— Text segment —

Simple Linear Regression — OLS Visualized

Drop one extra point and the line jumps. Once least-squares becomes geometry, β₁ and R² stop reading like cryptography.

M.01 / SIMPLE REGRESSION

Simple Regression — Drawing the OLS Line

Up to here, one variable at a time. Real questions involve relationships — height vs. weight, ad spend vs. sales. Simple regression draws one line through two variables — and the t-tests and CIs you just learned power the inference on its slope β̂.

Regression with just one explanatory variable is simple regression. It assumes a linear relationship: when x increases by 1, y moves by β₁. Ordinary least squares (OLS) picks the line that minimizes the sum of squared vertical residuals. Click the canvas to add points and watch the line snap into place. Green bars are residuals. R² (in 0–1) measures how much of y the line explains.

Experiment Guide — try these in order

Step 1: Hit "Random 20 pts" → a regression line and R² appear. Check the green bars (residuals).
Step 2: Click far from the line to add one outlier → the line jerks toward it. Watch how far a single point can drag the fit.
Step 3: CLEAR and place 5 points nearly in a line → R² ≈ 1.0. A perfect linear relationship.
Step 4: CLEAR and arrange points in a circle → R² ≈ 0. A line can't capture this pattern.

↑ Click the canvas to add points

Slope β₁—

Intercept β₀—

R²—

Correlation r—

// Formula used here

ŷ = β₀ + β₁x (prediction equation)
• β₁ (slope): average change in y per 1-unit increase in x
• β₀ (intercept): predicted y when x = 0 — where the line crosses the y-axis

Breaking down the β₁ formula
• Numerator Σ(xᵢ − x̄)(yᵢ − ȳ): co-variation — how much x and y move together. Positive when both above/below their means
• Denominator Σ(xᵢ − x̄)²: total variation in x alone
• The ratio: "co-movement per unit of x-spread" = the slope
• More spread in x → more stable slope estimate (larger denominator = less noise)

— Information shown —

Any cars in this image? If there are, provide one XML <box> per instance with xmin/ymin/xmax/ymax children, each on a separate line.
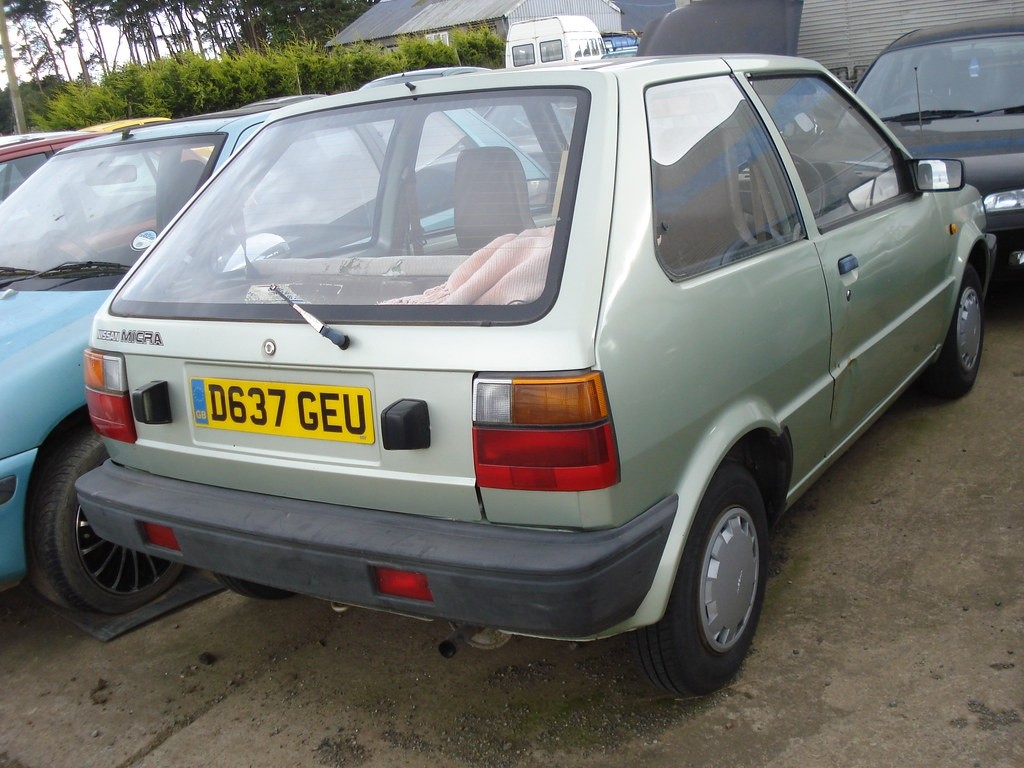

— Problems —
#1 Judge whether each of the following statements agrees with the regression text, answering yes or no and quoting the words of the text that decide it: (a) OLS chooses the line that minimizes the sum of squared vertical residuals. (b) The residuals are drawn as red bars. (c) Arranging the points in a circle yields an R² close to 1.
#2 Reproduce, word for word, the portion of the regression text that begins at the words "Regression with just" and stops after the words "capture this pattern.".

— Task solutions —
#1
(a) Yes: "Ordinary least squares (OLS) picks the line that minimizes the sum of squared vertical residuals."
(b) No: "Green bars are residuals."
(c) No: "CLEAR and arrange points in a circle → R² ≈ 0."

#2
Regression with just one explanatory variable is simple regression. It assumes a linear relationship: when x increases by 1, y moves by β₁. Ordinary least squares (OLS) picks the line that minimizes the sum of squared vertical residuals. Click the canvas to add points and watch the line snap into place. Green bars are residuals. R² (in 0–1) measures how much of y the line explains.

Experiment Guide — try these in order

Step 1: Hit "Random 20 pts" → a regression line and R² appear. Check the green bars (residuals).
Step 2: Click far from the line to add one outlier → the line jerks toward it. Watch how far a single point can drag the fit.
Step 3: CLEAR and place 5 points nearly in a line → R² ≈ 1.0. A perfect linear relationship.
Step 4: CLEAR and arrange points in a circle → R² ≈ 0. A line can't capture this pattern.